The day after I returned from holidays I went to the Churches Together in England Forum (which is held triennially) and walked through the ecumenical landscape in the business sessions, at the displays, at the presentations and discussions and at meals. I was (nicely) surprised at knowing so many people there (we counted 11 of us having been on the Israel / Palestine trip together earlier in the year) and it was good to fly the Lutheran flag in this land. I wasn’t the only one flying it. There were three other Lutheran groups attending and so during the afternoon denominational meetings we decided to have an unscheduled impromptu one ourselves. Out in the lovely after-noon sunshine four Lutherans chatted. We represented the German Lutheran Church in Great Britain, the Council of Lutheran Churches, the Lutheran Church in Great Brit-ain, and the ELCE. We knew that there are differences between us in terms of what we teach and in terms of the history between some of us over the decades (because of personalities, politics, and professions of faith). We also know that mysteriously in Christ through baptism, we are related, and more so as we all claim most of the same confessional statements. So we have proposed to our respective ‘bosses’ that in September 2016, all the pas-tors of all the groups should meet for a day. In the 1950s and 60s all the Lutheran pastors used to meet and we wondered whether we could resurrect this again. We thought we could share how our church bodies came to be in the UK and what we’re doing for 2017 … and see if anything emerges from that. We wait to see if this idea even gets off the ground!
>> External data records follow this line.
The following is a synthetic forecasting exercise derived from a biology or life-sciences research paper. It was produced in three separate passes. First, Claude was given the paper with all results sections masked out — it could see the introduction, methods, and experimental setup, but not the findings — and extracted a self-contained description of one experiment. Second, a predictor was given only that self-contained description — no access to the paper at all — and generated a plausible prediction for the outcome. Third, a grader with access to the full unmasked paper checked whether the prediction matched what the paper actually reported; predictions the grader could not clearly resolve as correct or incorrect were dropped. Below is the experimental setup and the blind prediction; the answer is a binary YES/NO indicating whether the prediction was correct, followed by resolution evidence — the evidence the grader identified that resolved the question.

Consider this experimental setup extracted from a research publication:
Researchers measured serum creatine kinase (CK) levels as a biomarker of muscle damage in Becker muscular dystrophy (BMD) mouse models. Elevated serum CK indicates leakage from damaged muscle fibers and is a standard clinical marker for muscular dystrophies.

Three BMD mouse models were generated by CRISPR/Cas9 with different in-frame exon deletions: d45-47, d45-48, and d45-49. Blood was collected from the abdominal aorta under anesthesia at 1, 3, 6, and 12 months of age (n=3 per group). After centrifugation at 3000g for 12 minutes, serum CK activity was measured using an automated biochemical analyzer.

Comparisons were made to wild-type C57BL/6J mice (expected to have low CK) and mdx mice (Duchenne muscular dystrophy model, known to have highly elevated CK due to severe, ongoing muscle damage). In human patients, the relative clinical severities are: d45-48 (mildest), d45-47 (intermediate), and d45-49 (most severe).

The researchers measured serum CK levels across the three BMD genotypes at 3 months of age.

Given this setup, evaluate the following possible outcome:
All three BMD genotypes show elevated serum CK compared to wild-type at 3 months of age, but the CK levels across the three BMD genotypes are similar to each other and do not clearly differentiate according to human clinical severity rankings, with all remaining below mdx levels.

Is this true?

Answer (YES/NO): YES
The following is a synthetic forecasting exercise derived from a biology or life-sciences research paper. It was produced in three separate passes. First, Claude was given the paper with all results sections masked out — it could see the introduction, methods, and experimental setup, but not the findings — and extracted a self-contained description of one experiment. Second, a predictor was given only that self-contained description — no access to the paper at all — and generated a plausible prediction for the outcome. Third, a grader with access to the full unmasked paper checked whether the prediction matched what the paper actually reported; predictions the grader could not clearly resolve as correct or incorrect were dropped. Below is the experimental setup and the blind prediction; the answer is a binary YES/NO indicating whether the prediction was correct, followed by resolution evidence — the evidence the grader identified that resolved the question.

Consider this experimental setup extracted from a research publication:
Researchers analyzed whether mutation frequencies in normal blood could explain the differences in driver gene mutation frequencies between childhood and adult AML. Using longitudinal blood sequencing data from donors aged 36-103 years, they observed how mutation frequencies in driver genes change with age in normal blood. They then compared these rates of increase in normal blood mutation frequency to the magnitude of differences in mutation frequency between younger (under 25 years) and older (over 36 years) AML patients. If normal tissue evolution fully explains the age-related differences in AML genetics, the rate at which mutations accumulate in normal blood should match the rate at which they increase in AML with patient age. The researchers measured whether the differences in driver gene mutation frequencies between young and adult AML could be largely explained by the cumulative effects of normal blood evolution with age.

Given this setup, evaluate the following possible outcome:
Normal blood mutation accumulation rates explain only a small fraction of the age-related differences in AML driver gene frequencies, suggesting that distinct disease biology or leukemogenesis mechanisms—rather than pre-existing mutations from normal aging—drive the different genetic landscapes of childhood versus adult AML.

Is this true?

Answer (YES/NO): NO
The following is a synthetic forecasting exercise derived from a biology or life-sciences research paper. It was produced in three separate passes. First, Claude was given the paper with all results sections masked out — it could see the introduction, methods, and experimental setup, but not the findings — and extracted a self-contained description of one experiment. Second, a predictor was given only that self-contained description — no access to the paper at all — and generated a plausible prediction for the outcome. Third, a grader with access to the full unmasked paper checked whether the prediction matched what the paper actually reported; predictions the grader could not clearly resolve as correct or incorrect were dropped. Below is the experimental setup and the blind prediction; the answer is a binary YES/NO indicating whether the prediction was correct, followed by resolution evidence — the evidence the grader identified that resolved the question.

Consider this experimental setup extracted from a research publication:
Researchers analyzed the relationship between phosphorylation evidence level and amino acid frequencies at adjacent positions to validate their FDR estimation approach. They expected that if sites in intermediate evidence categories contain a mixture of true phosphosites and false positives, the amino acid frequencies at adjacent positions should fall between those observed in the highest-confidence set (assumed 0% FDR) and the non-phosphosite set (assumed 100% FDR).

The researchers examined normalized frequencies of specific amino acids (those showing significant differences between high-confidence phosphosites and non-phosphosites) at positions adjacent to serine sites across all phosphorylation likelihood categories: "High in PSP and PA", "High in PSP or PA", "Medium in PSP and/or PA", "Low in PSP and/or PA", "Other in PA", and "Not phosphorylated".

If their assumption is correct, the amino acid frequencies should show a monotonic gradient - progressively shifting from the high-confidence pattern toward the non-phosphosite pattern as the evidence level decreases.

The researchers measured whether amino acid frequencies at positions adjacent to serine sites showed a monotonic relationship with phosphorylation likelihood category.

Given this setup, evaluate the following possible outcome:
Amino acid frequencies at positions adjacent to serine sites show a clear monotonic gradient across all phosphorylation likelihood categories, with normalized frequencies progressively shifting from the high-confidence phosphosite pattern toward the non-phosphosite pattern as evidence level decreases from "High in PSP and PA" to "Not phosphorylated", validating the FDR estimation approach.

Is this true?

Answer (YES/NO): YES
A few days later I attended our annual synodical convention and budget conference. The ELCE has now held 61 of them. 14 congregations, 6 missions, and 1 theological college got together to grow in meditation as Lutherans understand it and to discuss the business we need to do so we can work and walk together well. I thought it was a good synod particularly as I observe over the years an increasing desire to help each other (and not just be congregationally isolated to survive or fall on our own). But that doesn’t mean that everything is smooth sailing. We are stretched as a church body – doing many things that larger church bodies do but with fewer resources. What one does can have effects on all. So this Lutheran group called the ELCE is very much ‘family’ but that doesn’t mean we’re identical to each other or that we don’t have tensions between us. We also had international visitors with us from Sweden and Finland who told us the accounts of what happens when church teachings differ, change, grow (even that description becomes a loaded term) and the tensions, splits, hurt that occur.
It is the state of the Christian Church today, it seems to me, that we are finding increasing frag-mentation occurring from denominations or through charismatic individuals (think of the ‘new ex-pressions’ of church emerging) and within denominations. The tension exists between becoming ultimately a church of one or becoming one church where teachings are reduced to the lowest common denominator possible. The tensions continue because the church always has new gen-erations – and new always tend to the think the past needs changing or ‘renewing’ – but ulti-mately each generation is the same – the church is full of sinners!
And I have sympathy for the world that looks on and simply shakes its head (to misquote ‘a plague on all your houses!’).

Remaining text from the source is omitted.